Cómo no usar el teléfono móvil

 

 

 

 

Es fácil ironizar sobre los que poseen un teléfono móvil. Es necesario ver a cuál de los cinco grupos siguientes pertenecen. Primero vienen los que adolecen de minusvalías, incluso no visibles, obligados a estar constantemente en contacto con el médico o con urgencias. Bendita sea la tecnología que ha puesto a su disposición este benéfico instrumento. En segundo lugar, los que, por graves deberes profesionales, están obligados a acudir a cualquier emergencia (capitanes de bomberos, médicos titulares, trasplantadores de órganos a la espera de cadáveres frescos, o Bush, porque si él falta, el mundo cae en manos de Quayle). Para estos el teléfono es una dura necesidad, vivida con poquísima alegría.

Tercero, los adúlteros. Solo ahora tienen, por primera vez en la historia, la posibilidad de recibir mensajes de su pareja secreta sin que miembros de la familia, secretarias o colegas malignos puedan interceptar la llamada. Basta con que el número lo conozcan solo él y ella (o él y él, ella y ella: se me escapan otras combinaciones posibles). Los tres grupos enumerados merecen nuestro respeto: por los dos primeros estamos dispuestos a que se nos moleste en el restaurante o durante una ceremonia fúnebre, y los adúlteros suelen ser muy discretos.

Siguen otros dos grupos que, en cambio, tienen un alto índice de riesgo (suyo, además de nuestro). Los primeros son personas que no pueden ir a ninguna parte si no tienen la posibilidad de charlar de frivolidades con amigos y parientes que acaban de dejar. Es difícil decirles a estos por qué no deberían hacerlo: si no consiguen escapar de la compulsión de mantener interacciones y gozar de sus momentos de soledad, de interesarse por lo que están haciendo en ese momento, de saborear la lejanía después de haber saboreado la proximidad, si no son capaces de evitar hacer ostentación de su vacuidad sino que, más bien, hacen de ella su emblema y bandera entonces, el problema es competencia del psicólogo. Nos molestan, pero tenemos que comprender su terrible aridez interior, dar las gracias por no ser ellos, y perdonarlos (y no os dejéis cautivar por la alegría luciferina de no ser así, vosotros, porque eso sería orgullo y falta de caridad). Reconocedlos como vuestro prójimo que sufre y poned la otra oreja.

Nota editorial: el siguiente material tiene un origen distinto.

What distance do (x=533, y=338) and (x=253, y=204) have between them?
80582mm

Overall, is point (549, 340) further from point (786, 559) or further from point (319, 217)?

El último grupo (en el que entran también, en el nivel ínfimo de la escala social, los compradores de teléfonos falsos) está compuesto por personas que quieren demostrar en público que están muy solicitadas sobre todo para complejos asesoramientos de negocios: las conversaciones que estamos obligados a escuchar en aeropuertos, restaurantes o trenes, conciernen siempre a transacciones monetarias, a fallidas llegadas de perfiles metálicos, a peticiones de liquidación de una partida de corbatas y otras cosas que, según la intención del hablante, suenan muy Rockefeller.

Ahora bien, la división de las clases es un mecanismo atroz, por lo cual el nuevo rico, incluso cuando gana sumas enormes, por atávico estigma proletario, no sabe cómo usar los cubiertos de pescado, cuelga el monito de la luneta posterior del Ferrari, el san Cristóbal en el salpicadero del avión privado, o dice «bisnes clas»; y de esta forma no le invita la duquesa de Guermantes (y se reconcome preguntándose por qué, si tiene un barco tan largo que prácticamente es un puente de costa a costa).

Estos individuos no saben que Rockefeller no necesita el teléfono porque tiene una secretaría tan vasta y eficiente que, a lo sumo, si de verdad se le está muriendo el abuelo, llega el chófer y le susurra algo al oído. El hombre de poder es aquel que no está obligado a responder a todas las llamadas, o lo que es más, aquel que se hace negar. Incluso en un bajo nivel directivo, los dos símbolos de éxito son la llave del baño privado y una secretaria que diga «don Fulanito ha salido».

Por lo tanto, quien ostenta el teléfono móvil como símbolo de poder está declarándole, en cambio, a todo el mundo su desesperada condición de subalternidad, estando como está obligado a ponerse en firmes, incluso mientras está ocupado en tratos sexuales, cada vez que el administrador delegado llama; condenado a perseguir a los acreedores noche y día para poder sobrevivir; perseguido por el banco, incluso durante la primera comunión de su hija, por aquel talón sin fondos. Pero el hecho de que use con ostentación el teléfono móvil es la prueba de que no sabe estas cosas y es la ratificación de su inapelable marginación social.